This extension is used to override the creation of the security expression root to be used when evaluating the security expressions. It uses the CustomMethodSecurityExpressionRoot class where the new expression is defined.

To wrap this method security configuration up, there is one more step and that is providing an additional Spring configuration class which extends GlobalMethodSecurityConfiguration to be able to register the new expression handler with the existing Spring Security infrastructure.

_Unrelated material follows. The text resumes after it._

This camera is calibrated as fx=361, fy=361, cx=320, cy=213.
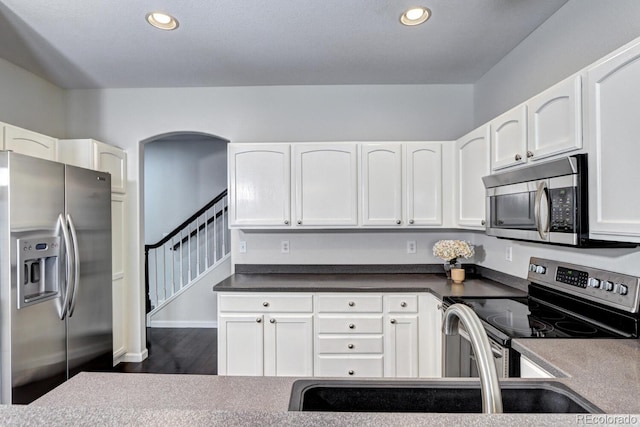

package com.agency04.blog.config;
import com.agency04.blog.expressionhandler.CustomMethodSecurityExpressionHandler;
import org.springframework.context.ApplicationContext;
import org.springframework.context.annotation.Configuration;
import org.springframework.security.access.PermissionEvaluator;
import org.springframework.security.access.expression.DenyAllPermissionEvaluator;
import org.springframework.security.access.expression.method.MethodSecurityExpressionHandler;
import org.springframework.security.config.annotation.method.configuration.EnableGlobalMethodSecurity;
import org.springframework.security.config.annotation.method.configuration.GlobalMethodSecurityConfiguration;
import org.springframework.security.config.annotation.web.configuration.EnableWebSecurity;
@Configuration
@EnableWebSecurity
@EnableGlobalMethodSecurity(prePostEnabled = true, securedEnabled = true)
public class CustomSecurityExpressionsAuthorizationConfig extends GlobalMethodSecurityConfiguration {
    private final ApplicationContext applicationContext;
    public CustomSecurityExpressionsAuthorizationConfig(final ApplicationContext applicationContext) {
        this.applicationContext = applicationContext;
    }
    @Override
    protected MethodSecurityExpressionHandler createExpressionHandler() {
        final PermissionEvaluator permissionEvaluator = new DenyAllPermissionEvaluator();
        final CustomMethodSecurityExpressionHandler expressionHandler = new CustomMethodSecurityExpressionHandler();
        expressionHandler.setPermissionEvaluator(permissionEvaluator);
        expressionHandler.setApplicationContext(applicationContext);
        return expressionHandler;
    }
}

Here, @EnableWebSecurity annotation is used so that there are no conflicting bean definitions with default Spring Security autoconfiguration. We also instantiated permissionEvaluator as DenyAllPermissionEvaluator which is also the default implementation used in standard Spring Security configuration.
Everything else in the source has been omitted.